TASK PROMPT. Carry on the commentary on the season frame narratives about Gilraen and Arwen, starting right after its last sentence.

READING PASSAGE.
start
And yet, the seeds were there. We open the season’s frame narrative with a flashback to the death of Arathorn and the defeat and scattering of the Dúnedain in Arnor. That is the climax of an interesting conflict-laden with plenty of pathos. So of course we cut to decade later with Gilraen feeling sad, ensconced in the safest place on the continent where she is surrounded by the good and wise.
In season two’s frame Arwen visits Lothlórien, deals with the grief of her mother leaving for the West after her torture by orcs and grapples with the question of the ultimate home and purpose of the elves. Again, a single episode could wring from this all the drama (that is interest for the audience) it has the potential for. This is not a season’s arc.
And again, why are we dealing with the aftermath of trauma on someone who wasn’t experiencing it first hand? Celebrían has a real story (that actually covers most of the interesting philosophical ground that gave the Arwen story merit in the first place), with real stakes, real conflict and real consequences.
end
SUPPLIED MATERIAL.
start
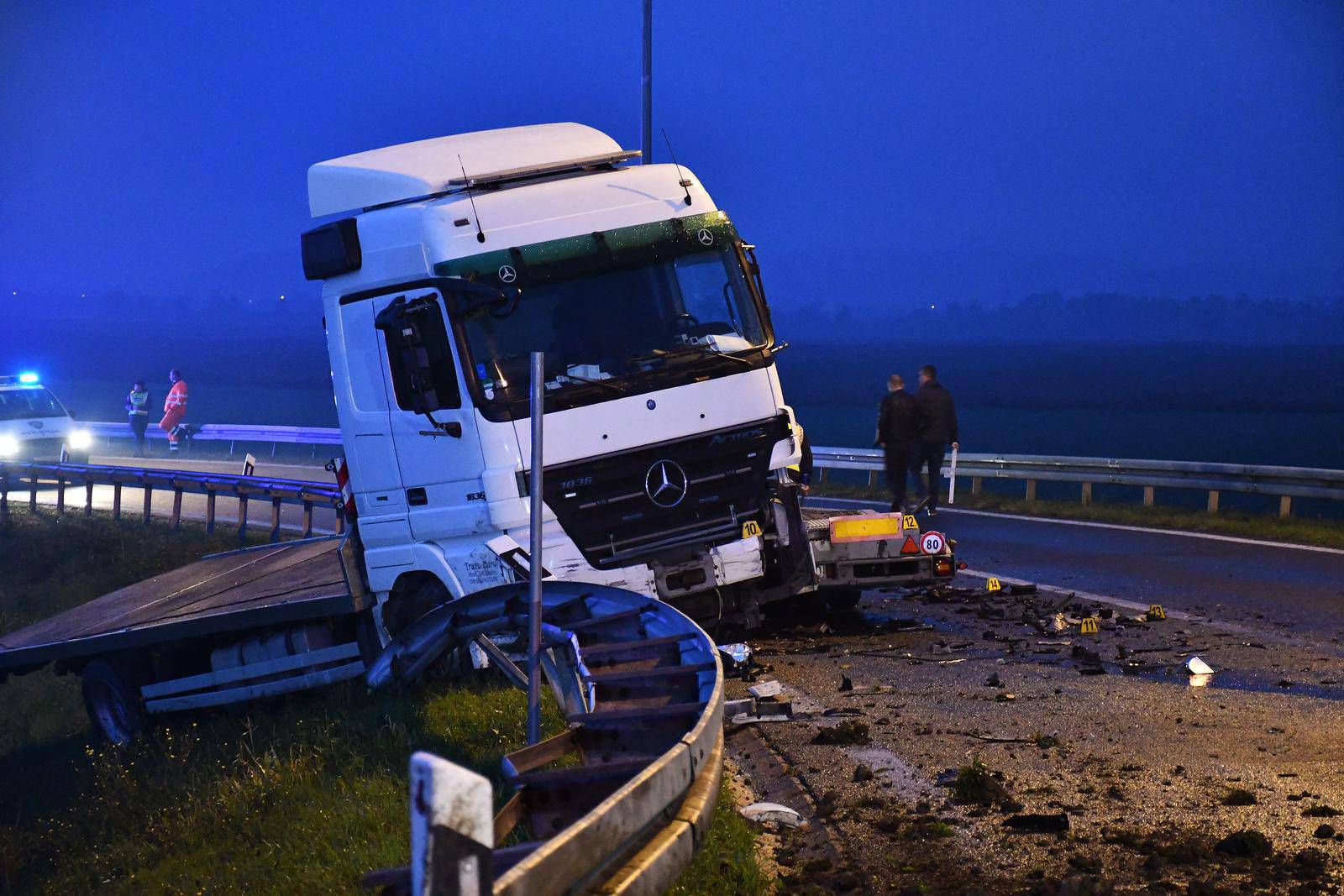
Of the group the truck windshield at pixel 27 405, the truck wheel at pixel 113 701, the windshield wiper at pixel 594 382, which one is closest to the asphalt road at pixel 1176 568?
end
RESULT FOR THIS TASK.
If we are going to pick stories of the Third Age to expand and show to the audience, they ought to be ones worth telling.
Having said all this, I accept it is easy to criticise without trying to help. Unfortunately, it is in trying to help – that is work on script outlines – that I came to these opinions. I do accept that criticism without suggestions for improvement is largely useless. So I want to consider how the frame narrative could achieve its purpose and be
good. I will do so only briefly, however, as established in the section above, our frame is
wrong to begin with.
The key is to recall our chosen medium and return to the purposes for the frame narrative. Our chosen medium is television, it is visual and episodic and tells compact stories. That is not to say it cannot tell long stories over a season or the entire series (we are in something of a renaissance when it comes to high quality serialised television, after all), but these long arcs have as their basic unit discrete stories: individual conflicts resolved in a plot that together form an arc. When identifying a frame narrative for a given season, we need to be confident that it can be broken down into a resolvable conflict (plot) for each episode. These plots do not need to have the heft and full blown content of our main narratives, since they will get at most a scene or two per act to play out, but they do need to answer some fundamentals: who do we care about, why are things bad for them, what do they do to overcome (or not) their problems?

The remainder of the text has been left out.